To put things into perspective, in the UK, a large proportion of the heat loss experienced in most post-war properties occurs through windows, walls and roofs meaning that insulation should be the first step towards making them more efficient even though ground or air heat pumps and solar panels also go a long way towards reducing your carbon footprint.

Can I Improve the EPC Rating of My Home With Energy Efficient Double Glazing?

Of the total amount of heat escaping from your home, 20 percent of it is attributed to windows, right behind leaky roofs and walls, according to the Energy Saving Trust. Regardless of whether you choose to relocate or not, you can reduce your home’s carbon footprint significantly, and earn long term gains if you have the windows replaced and double glazed glass conservatory roofs, in case you haven’t done it already.

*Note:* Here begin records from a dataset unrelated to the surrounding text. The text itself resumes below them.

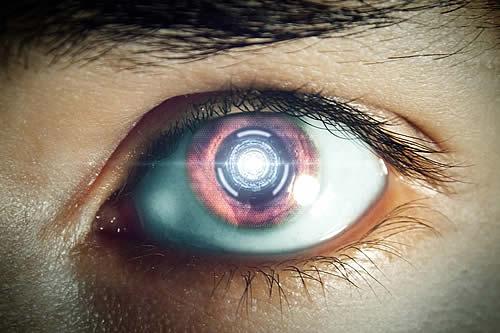 La ONU advierte riesgos de la inteligencia artificial para las libertades civiles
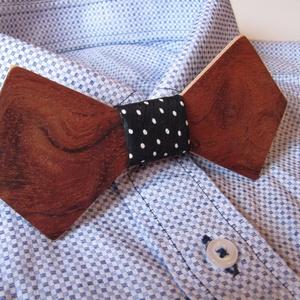 Fa csokornyakkendő mahagóni színben (FromWood) - Meska.hu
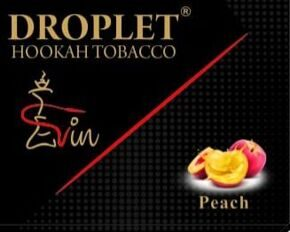 "Табак DROPLET ""Peach""  ПЕРСИК - 50g"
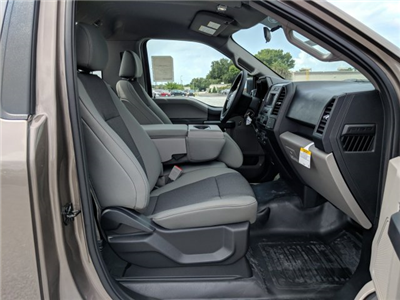 2018 F-150 Regular Cab 4x2,  Pickup #J6407 - photo 13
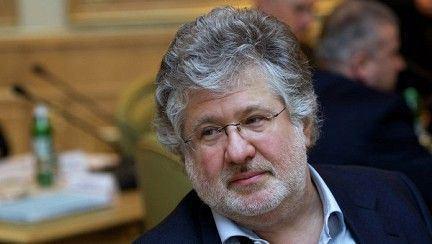 Ihor Kolomoyskyi Russian State Duma suggests investigating Kolomoisky39s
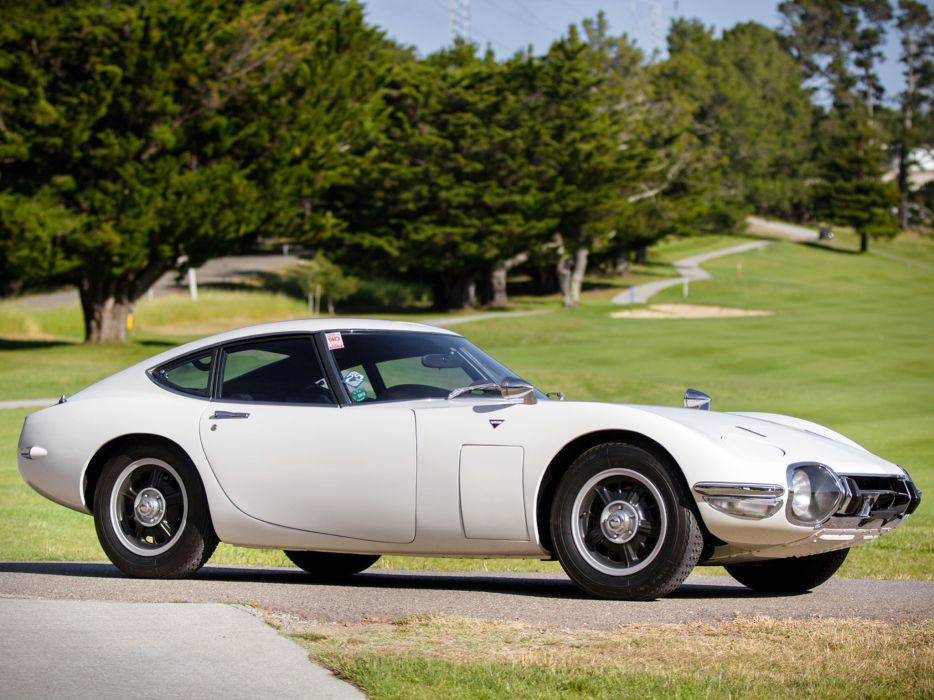 1967 Toyota 2000GT US-spec MF10 supercar supercars classic     gh wallpaper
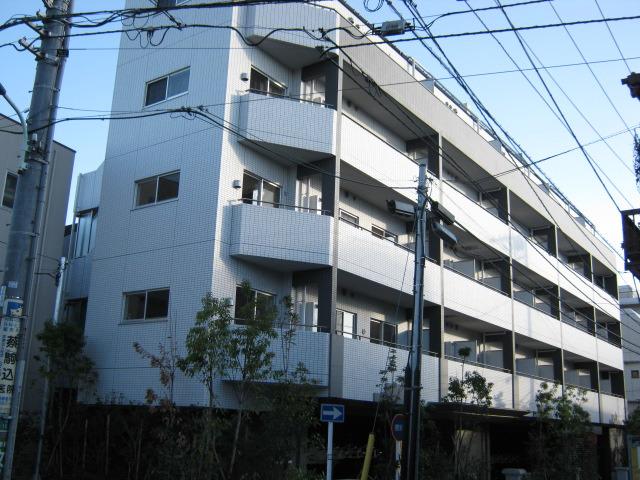 サンパレス田端壱番館 賃貸マンション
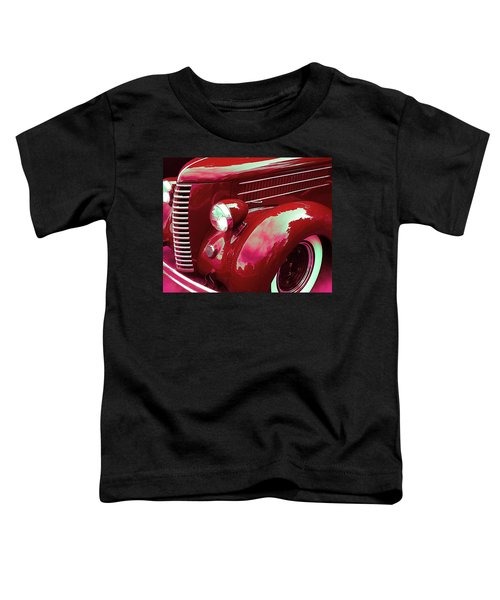 Custom 1936 Ford Nash Grill Toddler T-Shirt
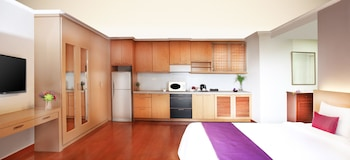 The Step Sathon - Guestroom  - #0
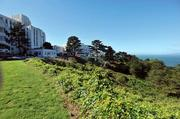 The VA Medical Center sits on the edge of picturesque Land's End in San Francisco.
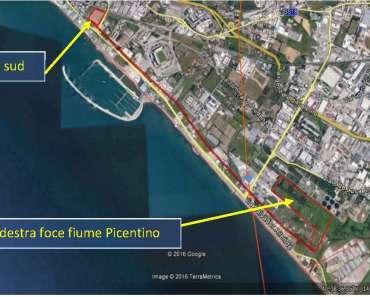 2-area-ex-marzotto-e-foce fiume Picentino Foto da Google Earth n. 2 – prospetto generale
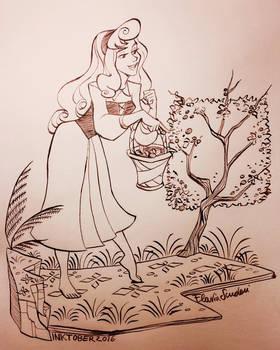 Aurora Sleeping Beauty InkTober 2016 03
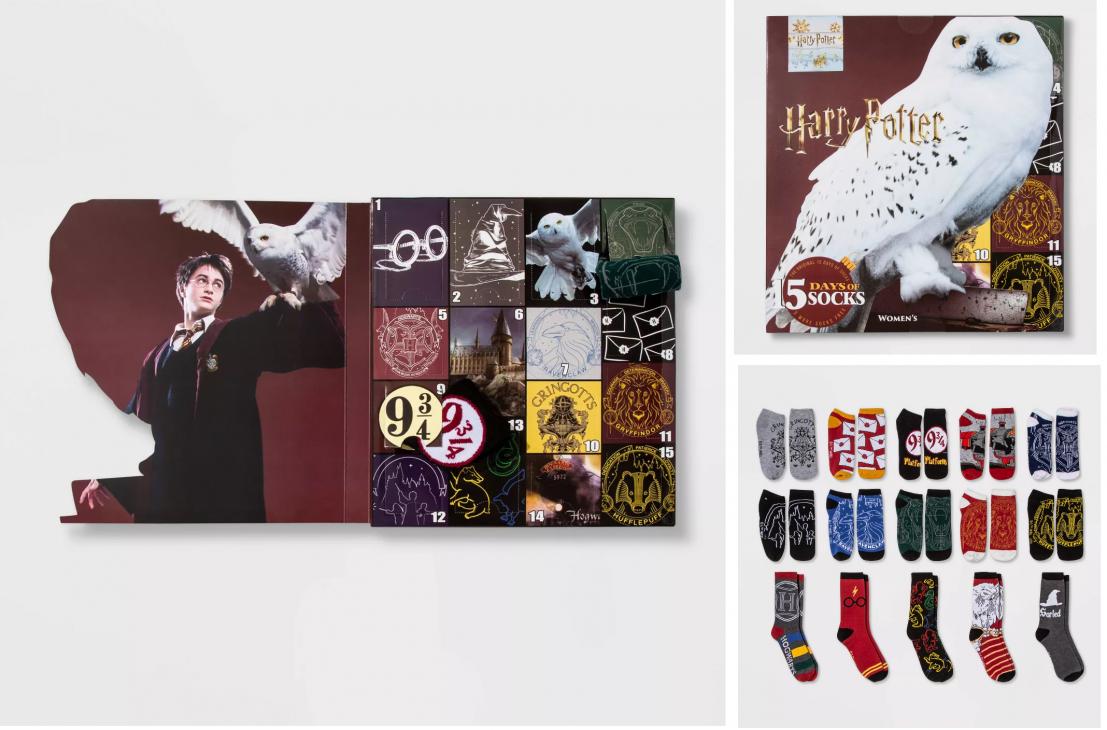 12 Days Of Christmas Socks.Target Women S 15 Days Of Socks Advent Calendars For 15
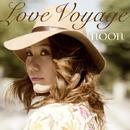 LOVE VOYAGE/noon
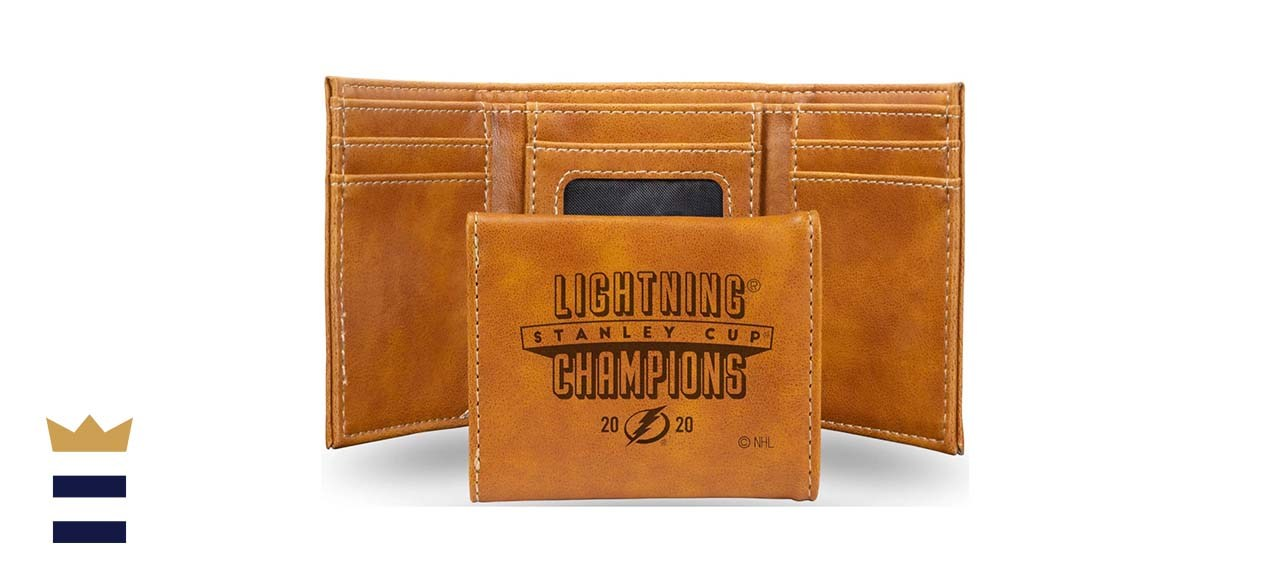 Rico 2020 Stanley Cup Champions Tampa Bay Lightning Laser-Engraved Trifold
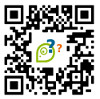 qr schulhomepage 100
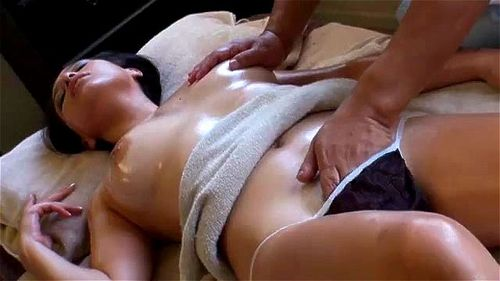 Japanese Uncensored Hd Massage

While the latest energy efficient triple and double glazing windows get a five-star rating, partial double and single glazing variants get one or two stars in the star rating, which rates windows from 1 to 5 stars, included as part of your home’s EPC which identifies windows as a key indicator.

For instance, it’s possible to reduce costs by up to 160 pounds annually, a significant motivating factor for all buyers out there, by using double or triple glazed windows to replace single-glazed variants, in a standard 3 bedroom detached house.

The cost of making improvements, and possible savings, will be included in your home’s Energy Performance Certificate if it is not energy efficient. Any buyer looking to negotiate a lower asking price for your home can use this information to back their claims.

Home Energy Efficiency Is Gaining Prominence

Consumers are now prioritising the energy efficiency of their homes with the big 6 energy suppliers increasing their prices a number of times back in 2017 coupled with the early 2018 cold snaps.

In February 2018, 660,000 customers changed from one energy supplier to another, according to Energy UK, a trade body, just to illustrate the above claim. If only to direct the attention of UK shareholders on the consumption of energy and performance and nothing else, consider the “Beast from the East” and its sequel as well.

Should a Poor EPC Rating Be Enough for You to Cancel a Home Purchase

The trade-off between energy efficiency and popular period features is an issue for many prospective house buyers. It is however up to the buyer to decide how to proceed.

Arguably, you can still do a lot when it comes to improving a property’s energy efficiency considering the substantial difference that the addition of new windows can create even in the most problematic period homes built with solid walls.